THE SCOTTISH Government has conceded that around ten per cent of farmers and crofters won’t receive their latest subsidies on time.

Rural economy secretary Fergus Ewing said the government still needs to “do better” when it comes its much-criticised administration the EU’s Common Agricultural Policy (CAP).

The government has a deadline of Friday to pay subsidies for the last year, but only around 90 per cent of those eligible will receive payments on time.

Last year the deadline was extended to October after problems with the government’s new £178 million computer system to administer the subsidies, and the government recently applied to increase the timescale again.

Ewing told MSPs that around 82 per cent of payments totalling £311 million have now been paid, but the government is set to fall short of the deadline target of 95.24 per cent.

It is expected that any subsidy payments which will not meet Friday’s deadline will be paid soon.

“We are doing all we can to deliver as many payments as possible this month.

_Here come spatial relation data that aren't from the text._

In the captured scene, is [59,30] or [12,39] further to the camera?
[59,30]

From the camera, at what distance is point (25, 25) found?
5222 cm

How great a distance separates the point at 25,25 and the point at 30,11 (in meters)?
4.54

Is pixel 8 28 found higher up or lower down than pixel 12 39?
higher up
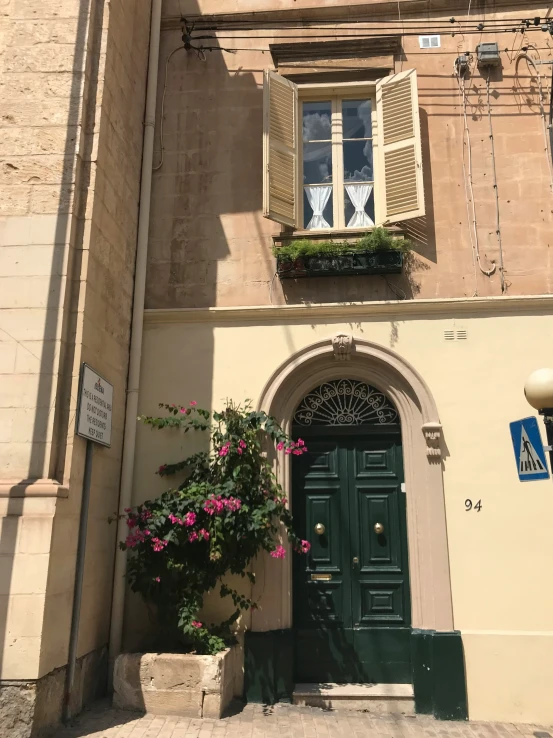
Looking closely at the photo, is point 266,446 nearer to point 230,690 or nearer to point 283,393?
point 283,393

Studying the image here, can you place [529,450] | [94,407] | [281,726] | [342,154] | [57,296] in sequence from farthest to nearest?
1. [342,154]
2. [94,407]
3. [57,296]
4. [281,726]
5. [529,450]

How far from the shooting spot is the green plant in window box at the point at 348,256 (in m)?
6.87

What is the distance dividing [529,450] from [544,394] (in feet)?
1.45

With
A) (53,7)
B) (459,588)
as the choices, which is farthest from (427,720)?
(53,7)

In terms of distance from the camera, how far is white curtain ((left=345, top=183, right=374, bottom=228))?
24.1 feet

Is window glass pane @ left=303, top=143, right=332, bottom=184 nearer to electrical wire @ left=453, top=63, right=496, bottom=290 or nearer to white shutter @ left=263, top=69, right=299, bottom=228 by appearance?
white shutter @ left=263, top=69, right=299, bottom=228

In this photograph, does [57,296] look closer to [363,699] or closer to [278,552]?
[278,552]

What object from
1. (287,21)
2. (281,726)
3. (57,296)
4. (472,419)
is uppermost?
(287,21)

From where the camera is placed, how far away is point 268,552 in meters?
6.23

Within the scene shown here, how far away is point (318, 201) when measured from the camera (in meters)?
7.51

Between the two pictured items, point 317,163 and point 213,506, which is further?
point 317,163

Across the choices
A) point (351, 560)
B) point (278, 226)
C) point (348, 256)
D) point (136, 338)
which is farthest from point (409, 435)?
point (136, 338)

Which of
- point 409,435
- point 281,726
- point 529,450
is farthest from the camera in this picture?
point 409,435

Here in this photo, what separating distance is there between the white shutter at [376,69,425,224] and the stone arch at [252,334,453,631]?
169cm
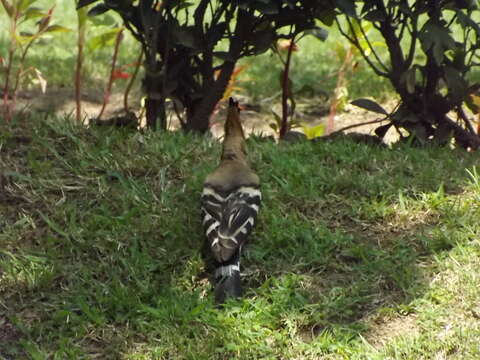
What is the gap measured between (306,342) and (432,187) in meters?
1.47

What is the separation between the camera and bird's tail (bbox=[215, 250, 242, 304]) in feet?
14.1

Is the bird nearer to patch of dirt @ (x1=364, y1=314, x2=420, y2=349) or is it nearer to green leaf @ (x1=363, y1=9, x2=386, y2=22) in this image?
patch of dirt @ (x1=364, y1=314, x2=420, y2=349)

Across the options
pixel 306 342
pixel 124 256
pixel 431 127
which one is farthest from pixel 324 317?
pixel 431 127

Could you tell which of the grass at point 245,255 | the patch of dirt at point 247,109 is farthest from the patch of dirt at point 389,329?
the patch of dirt at point 247,109

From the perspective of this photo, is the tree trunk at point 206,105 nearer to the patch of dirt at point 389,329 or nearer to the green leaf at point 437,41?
the green leaf at point 437,41

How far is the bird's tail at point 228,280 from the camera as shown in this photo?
4.29 meters

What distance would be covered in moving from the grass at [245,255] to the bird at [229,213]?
0.12 m

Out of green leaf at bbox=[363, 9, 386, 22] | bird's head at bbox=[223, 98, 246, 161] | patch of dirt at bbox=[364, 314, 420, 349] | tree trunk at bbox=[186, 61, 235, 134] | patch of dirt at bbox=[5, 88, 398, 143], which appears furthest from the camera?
patch of dirt at bbox=[5, 88, 398, 143]

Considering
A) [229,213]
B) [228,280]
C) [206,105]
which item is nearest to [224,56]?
[206,105]

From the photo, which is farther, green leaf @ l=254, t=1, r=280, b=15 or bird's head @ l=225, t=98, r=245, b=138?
green leaf @ l=254, t=1, r=280, b=15

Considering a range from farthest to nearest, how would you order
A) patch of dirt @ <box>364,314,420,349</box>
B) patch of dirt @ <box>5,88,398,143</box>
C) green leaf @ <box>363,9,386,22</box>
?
1. patch of dirt @ <box>5,88,398,143</box>
2. green leaf @ <box>363,9,386,22</box>
3. patch of dirt @ <box>364,314,420,349</box>

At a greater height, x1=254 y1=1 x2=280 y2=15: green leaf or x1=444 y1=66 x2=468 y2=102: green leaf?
x1=254 y1=1 x2=280 y2=15: green leaf

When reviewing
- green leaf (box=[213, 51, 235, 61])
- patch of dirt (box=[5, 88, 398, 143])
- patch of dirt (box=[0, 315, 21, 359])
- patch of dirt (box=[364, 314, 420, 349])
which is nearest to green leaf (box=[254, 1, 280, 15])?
green leaf (box=[213, 51, 235, 61])

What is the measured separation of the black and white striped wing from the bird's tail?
0.06 meters
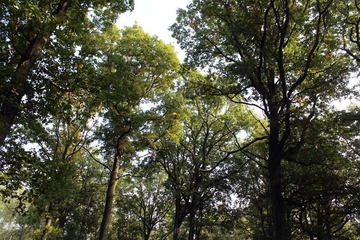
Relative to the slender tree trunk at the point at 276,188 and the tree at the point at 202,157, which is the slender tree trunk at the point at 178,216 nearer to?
the tree at the point at 202,157

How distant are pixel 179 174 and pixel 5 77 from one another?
1625 cm

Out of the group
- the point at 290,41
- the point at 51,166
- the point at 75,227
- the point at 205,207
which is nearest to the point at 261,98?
the point at 290,41

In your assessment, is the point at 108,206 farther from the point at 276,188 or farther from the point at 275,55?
the point at 275,55

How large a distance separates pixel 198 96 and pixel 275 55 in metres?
5.10

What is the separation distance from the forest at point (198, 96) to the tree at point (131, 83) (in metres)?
0.07

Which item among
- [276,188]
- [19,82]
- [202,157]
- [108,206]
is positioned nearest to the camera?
[19,82]

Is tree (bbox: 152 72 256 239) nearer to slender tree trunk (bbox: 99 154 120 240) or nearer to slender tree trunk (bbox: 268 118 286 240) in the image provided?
slender tree trunk (bbox: 99 154 120 240)

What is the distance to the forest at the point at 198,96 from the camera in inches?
280

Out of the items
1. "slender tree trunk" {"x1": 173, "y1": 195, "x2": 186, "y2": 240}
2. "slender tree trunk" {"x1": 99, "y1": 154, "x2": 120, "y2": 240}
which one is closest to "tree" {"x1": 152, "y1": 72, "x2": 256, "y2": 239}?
"slender tree trunk" {"x1": 173, "y1": 195, "x2": 186, "y2": 240}

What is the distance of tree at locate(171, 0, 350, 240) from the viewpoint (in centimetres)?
1019

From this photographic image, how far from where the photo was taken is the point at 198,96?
14820 millimetres

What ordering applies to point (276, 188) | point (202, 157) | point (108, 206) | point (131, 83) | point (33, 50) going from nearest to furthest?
point (33, 50)
point (276, 188)
point (108, 206)
point (131, 83)
point (202, 157)

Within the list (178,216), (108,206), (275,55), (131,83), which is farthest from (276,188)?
(178,216)

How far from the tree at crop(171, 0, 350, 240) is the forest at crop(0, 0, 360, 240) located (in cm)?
5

We are making progress, but we still need to do better,” Ewing said later.

“We have made a clear commitment to do all we can to make the 2016 payments by the end of this week and our staff are working as hard as they can to process the remaining payments.

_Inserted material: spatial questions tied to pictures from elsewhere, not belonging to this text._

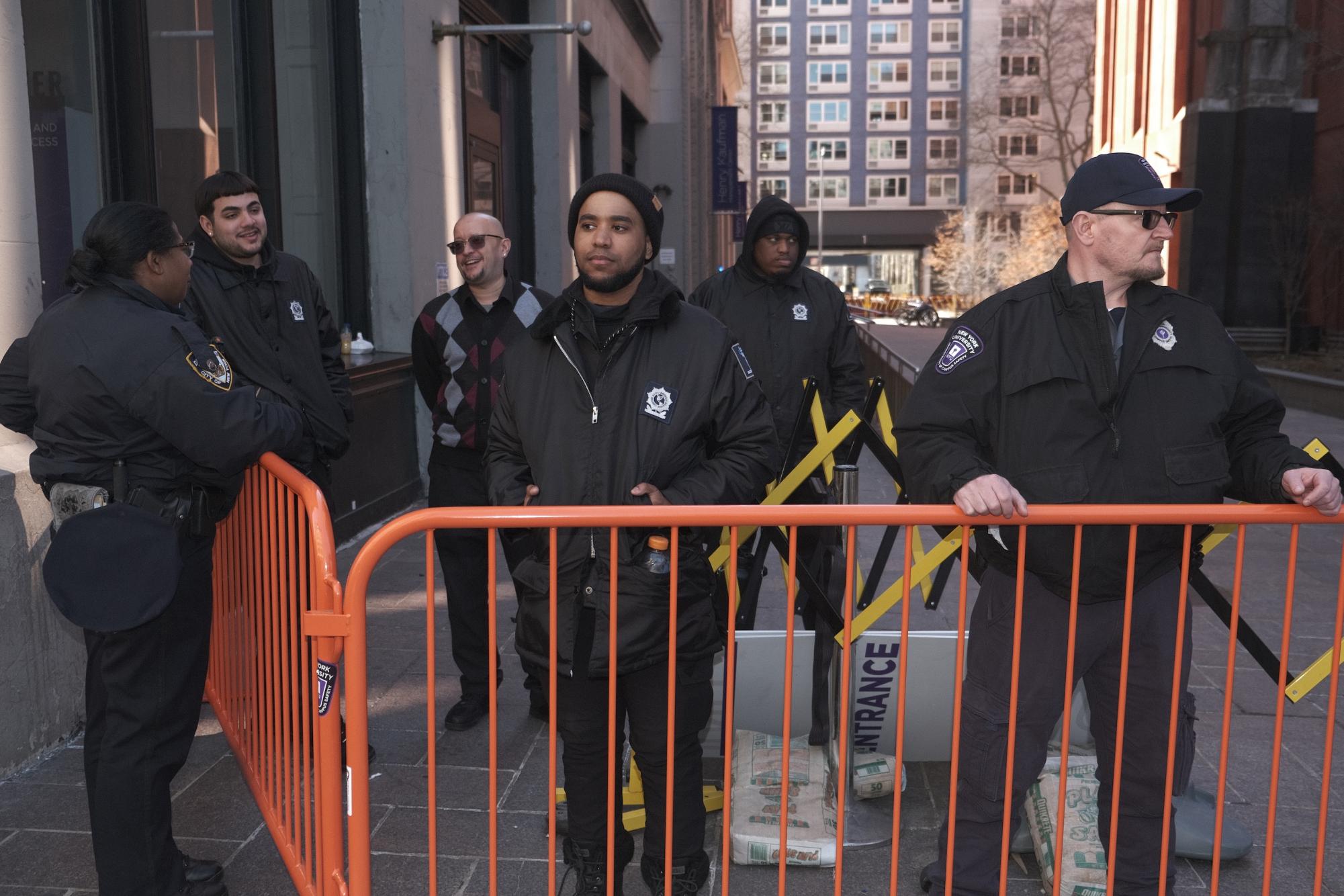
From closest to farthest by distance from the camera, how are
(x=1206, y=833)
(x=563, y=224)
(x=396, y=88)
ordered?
(x=1206, y=833), (x=396, y=88), (x=563, y=224)

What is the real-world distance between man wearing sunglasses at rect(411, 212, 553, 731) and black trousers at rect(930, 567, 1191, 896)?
202 centimetres

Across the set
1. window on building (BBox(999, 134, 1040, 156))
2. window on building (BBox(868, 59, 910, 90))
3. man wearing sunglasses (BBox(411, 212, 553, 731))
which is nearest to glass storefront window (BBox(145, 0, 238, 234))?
man wearing sunglasses (BBox(411, 212, 553, 731))

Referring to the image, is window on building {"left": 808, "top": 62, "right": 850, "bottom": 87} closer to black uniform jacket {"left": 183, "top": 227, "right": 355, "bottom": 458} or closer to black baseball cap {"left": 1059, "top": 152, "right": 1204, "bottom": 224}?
black uniform jacket {"left": 183, "top": 227, "right": 355, "bottom": 458}

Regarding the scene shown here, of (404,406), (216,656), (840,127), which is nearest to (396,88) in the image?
(404,406)

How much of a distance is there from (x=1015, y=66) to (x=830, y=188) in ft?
51.3

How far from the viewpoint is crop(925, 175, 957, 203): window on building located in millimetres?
86875

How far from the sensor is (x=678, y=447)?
3.21 metres

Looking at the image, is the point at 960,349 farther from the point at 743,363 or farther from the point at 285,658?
the point at 285,658

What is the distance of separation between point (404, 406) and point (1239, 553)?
678 cm

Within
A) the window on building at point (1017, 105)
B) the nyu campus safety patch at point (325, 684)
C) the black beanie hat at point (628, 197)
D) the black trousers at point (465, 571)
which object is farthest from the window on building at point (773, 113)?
the nyu campus safety patch at point (325, 684)

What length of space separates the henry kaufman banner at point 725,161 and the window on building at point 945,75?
196ft

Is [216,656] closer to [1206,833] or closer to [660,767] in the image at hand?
[660,767]

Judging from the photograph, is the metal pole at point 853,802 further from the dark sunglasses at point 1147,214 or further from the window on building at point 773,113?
the window on building at point 773,113

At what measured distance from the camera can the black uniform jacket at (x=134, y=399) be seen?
3057mm
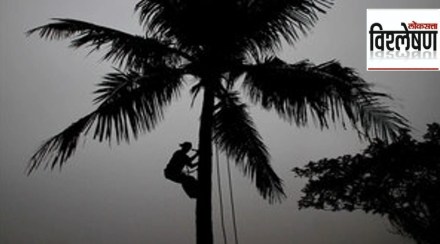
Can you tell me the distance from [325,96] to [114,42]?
300 centimetres

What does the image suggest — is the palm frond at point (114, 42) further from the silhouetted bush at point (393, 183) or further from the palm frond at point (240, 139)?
the silhouetted bush at point (393, 183)

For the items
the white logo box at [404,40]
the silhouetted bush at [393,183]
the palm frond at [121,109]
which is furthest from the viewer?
the white logo box at [404,40]

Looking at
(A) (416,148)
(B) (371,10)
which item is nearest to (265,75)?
(A) (416,148)

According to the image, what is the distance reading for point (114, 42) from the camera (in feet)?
24.1

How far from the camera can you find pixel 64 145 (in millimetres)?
6305

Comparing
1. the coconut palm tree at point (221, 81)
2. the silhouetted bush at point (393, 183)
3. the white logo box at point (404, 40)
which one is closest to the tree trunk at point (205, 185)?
the coconut palm tree at point (221, 81)

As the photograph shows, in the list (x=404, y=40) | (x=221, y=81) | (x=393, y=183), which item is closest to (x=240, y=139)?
(x=221, y=81)

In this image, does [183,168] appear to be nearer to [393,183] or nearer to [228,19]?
[228,19]

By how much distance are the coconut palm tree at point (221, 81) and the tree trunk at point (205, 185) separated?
14mm

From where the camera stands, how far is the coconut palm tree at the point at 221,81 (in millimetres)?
6715

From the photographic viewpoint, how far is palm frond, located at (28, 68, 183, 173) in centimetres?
637

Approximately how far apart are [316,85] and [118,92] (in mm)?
2577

“I expect the vast majority of farmers will receive all their basic and greening payments by the end of the month. Although it is not possible at this stage to guarantee precisely what level of payment will be made, the latest figures show that we are making good progress.”

In a report published earlier in June about the previous failure to pay subsidies on time, Audit Scotland said the government was still at risk of being fined millions of pounds for not complying with EC regulations.

NFU Scotland chief executive Scott Walker said that some farmers and crofters are still waiting for payments due nearly two years ago.

“While 90 per cent of support will have been delivered by 30 June, that is of little comfort to those still waiting on some or all of their payments. And the reality is that some are still waiting on payments being completed from 18 months ago and not just the current scheme year,” he said.

“Loan schemes secured by NFU Scotland lobbying have been an invaluable stop gap in delivering vital funds into the rural economy but they don’t help in all cases.

“Complete trust and confidence in the IT system will only be achieved when the Scottish Government outlines a clear monthly timetable for payment delivery and that timetable is met without exception.”